Tuesday, September 30, 2008

An Interview With Joel Simpson (3)

E.G: How do you see a woman’s body?

J.S: Through my 10x40 binoculars if my neighbor across the street leaves her bedroom light on…just kidding.

I love women’s bodies. I think breasts are among the great wonders of the world. I sometimes try to image what it’s like to walk around with them, knowing they proclaim out in public your womanhood, your capacity for nurturing and love. Sometimes it almost seems like revealing too much. How do we men contain ourselves? We must be at a very advanced stage of civilization to merely look and not ogle or want to touch.

So I’ve never gotten over my adolescent fascination with women’s bodies. My inner adolescent self thinks it’s pretty neat that I’ve contrived a way to photograph women naked whom I hardly know. But my models are my serious collaborators, highly motivated artists, whose medium happens to be themselves (like a singer, whose instrument is her body). They work very hard, and I demand a lot from them, and we produce wonderful things together. I most love to work with models who are as fascinated with the end products as I am, and this includes most of them.

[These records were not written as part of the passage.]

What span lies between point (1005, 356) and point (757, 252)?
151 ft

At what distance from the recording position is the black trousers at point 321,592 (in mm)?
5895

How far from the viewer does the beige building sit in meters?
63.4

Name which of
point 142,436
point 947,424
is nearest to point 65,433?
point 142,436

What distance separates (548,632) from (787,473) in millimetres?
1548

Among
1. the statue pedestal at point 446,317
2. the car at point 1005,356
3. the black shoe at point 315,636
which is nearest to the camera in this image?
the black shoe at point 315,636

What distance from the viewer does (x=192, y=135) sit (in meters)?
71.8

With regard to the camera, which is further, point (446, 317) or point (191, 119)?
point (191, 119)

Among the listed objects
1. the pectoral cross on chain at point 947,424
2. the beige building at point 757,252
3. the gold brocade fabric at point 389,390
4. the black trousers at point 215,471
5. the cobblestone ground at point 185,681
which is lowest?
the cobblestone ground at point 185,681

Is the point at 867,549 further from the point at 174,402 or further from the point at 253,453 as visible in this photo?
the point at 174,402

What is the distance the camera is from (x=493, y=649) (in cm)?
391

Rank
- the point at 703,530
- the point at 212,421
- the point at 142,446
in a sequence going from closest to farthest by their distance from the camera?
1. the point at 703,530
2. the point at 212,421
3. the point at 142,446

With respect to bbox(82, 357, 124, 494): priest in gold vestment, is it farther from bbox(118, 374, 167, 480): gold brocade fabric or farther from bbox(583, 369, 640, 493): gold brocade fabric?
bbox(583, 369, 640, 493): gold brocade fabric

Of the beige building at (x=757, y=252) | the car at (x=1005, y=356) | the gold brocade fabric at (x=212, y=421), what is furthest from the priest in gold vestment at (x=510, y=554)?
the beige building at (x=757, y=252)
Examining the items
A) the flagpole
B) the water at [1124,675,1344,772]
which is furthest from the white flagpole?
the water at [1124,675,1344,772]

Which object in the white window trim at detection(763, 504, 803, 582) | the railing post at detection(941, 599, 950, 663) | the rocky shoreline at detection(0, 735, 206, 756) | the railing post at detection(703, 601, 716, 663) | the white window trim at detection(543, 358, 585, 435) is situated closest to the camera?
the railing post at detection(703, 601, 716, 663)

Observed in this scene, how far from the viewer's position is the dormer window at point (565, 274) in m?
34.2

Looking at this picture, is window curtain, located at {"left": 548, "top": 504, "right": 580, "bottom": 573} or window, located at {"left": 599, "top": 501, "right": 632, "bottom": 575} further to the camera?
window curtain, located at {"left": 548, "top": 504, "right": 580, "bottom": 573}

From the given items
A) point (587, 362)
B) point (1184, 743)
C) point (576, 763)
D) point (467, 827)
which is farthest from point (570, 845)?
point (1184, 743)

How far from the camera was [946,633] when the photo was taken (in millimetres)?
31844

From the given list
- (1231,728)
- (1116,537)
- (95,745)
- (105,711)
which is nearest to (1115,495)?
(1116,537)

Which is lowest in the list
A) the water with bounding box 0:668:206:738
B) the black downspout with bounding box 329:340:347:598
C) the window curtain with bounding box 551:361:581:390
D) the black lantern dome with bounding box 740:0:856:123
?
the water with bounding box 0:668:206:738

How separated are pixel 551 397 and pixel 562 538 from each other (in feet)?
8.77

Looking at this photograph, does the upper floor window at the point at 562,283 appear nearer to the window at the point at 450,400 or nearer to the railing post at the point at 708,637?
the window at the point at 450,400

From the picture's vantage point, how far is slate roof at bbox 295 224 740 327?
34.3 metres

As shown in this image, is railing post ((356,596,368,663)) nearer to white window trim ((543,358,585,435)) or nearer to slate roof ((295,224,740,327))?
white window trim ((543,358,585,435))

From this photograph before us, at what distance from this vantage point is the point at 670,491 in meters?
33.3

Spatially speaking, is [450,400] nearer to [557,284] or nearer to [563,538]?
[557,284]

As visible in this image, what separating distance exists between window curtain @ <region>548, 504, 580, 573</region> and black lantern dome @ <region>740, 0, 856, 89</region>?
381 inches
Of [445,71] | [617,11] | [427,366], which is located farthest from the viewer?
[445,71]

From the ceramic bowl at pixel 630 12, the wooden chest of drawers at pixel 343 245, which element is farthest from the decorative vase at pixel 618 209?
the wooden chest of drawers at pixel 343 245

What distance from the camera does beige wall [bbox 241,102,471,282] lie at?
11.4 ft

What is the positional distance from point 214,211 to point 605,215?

It’s also important to recognize both the diversity of women’s bodies and to honor the stages they go through as they age. It’s unfortunate that the commercial world has so promoted young, nubile bodies at the expense of older, more mature ones. I think breasts that droop are icons of generosity, of warmth, of nurturance, of home, of safety. They can be organs of these same things. I remember a scene in a Bergman movie where the amply endowed house servant offers her breasts to the tormented, anguished mistress. It illustrated the consoling power of this woman’s breasts.

E.G: Did women - directly or indirectly – influence your artistic style?

J.S: I suppose I’ve developed an artistic style out of my fascination for form and my attraction to women’s bodies, and my attempt to combine the two. I’ve literally projected my artistic ideas onto the bodies of my models, and in so doing have discovered something about my own passions and drives.

The female photographers who have influenced me mostly belong to the current artistic community, since it is only recently that barriers have come down against women in the visual arts. Georgia O’Keefe is a notable exception. Donna Ferrato is a distinguished woman photographer of erotic subjects, but her approach is more photojournalistic. Diane Neumaier, who teaches at Rutgers, has edited a very fine book on New American Feminist photographers called Reframings. It’s a very provocative book, almost completely post-modern, and one which I learn from.

E.G. What are you trying to show by transforming living human bodies into prehistoric art?

J.S: I came to what I call “virtual sculpture with prehistoric references” after experimenting with a number of projection subjects—buildings, vegetables, etc. When I focused on placing rock and wood surfaces on living bodies, though, I created a mysterious illusion that the viewer was seeing actual sculpture that looked very ancient. This was a wonderful discovery. Then I had to figure out the significance of this sort of thing for my artist statements, and I came up with the fact that this work illustrates our deep connections to our mostly forgotten prehistoric ancestors. Recently, though, I’ve come to realize that the rich forms and patterns I’ve projected actually serve as visual analogies of otherwise invisible energy.

E.G: What is the role of politics in your photography?

J.S: I’m very involved in politics, very disturbed at the direction our country has been going in for some time. I consider my photography a means of witness to any political event I manage to attend. This includes most importantly large anti-war protests in Washington, D.C. or New York, but also smaller local demonstrations and lectures. Many of my photographs have been used by activist organizations for their websites and email blasts.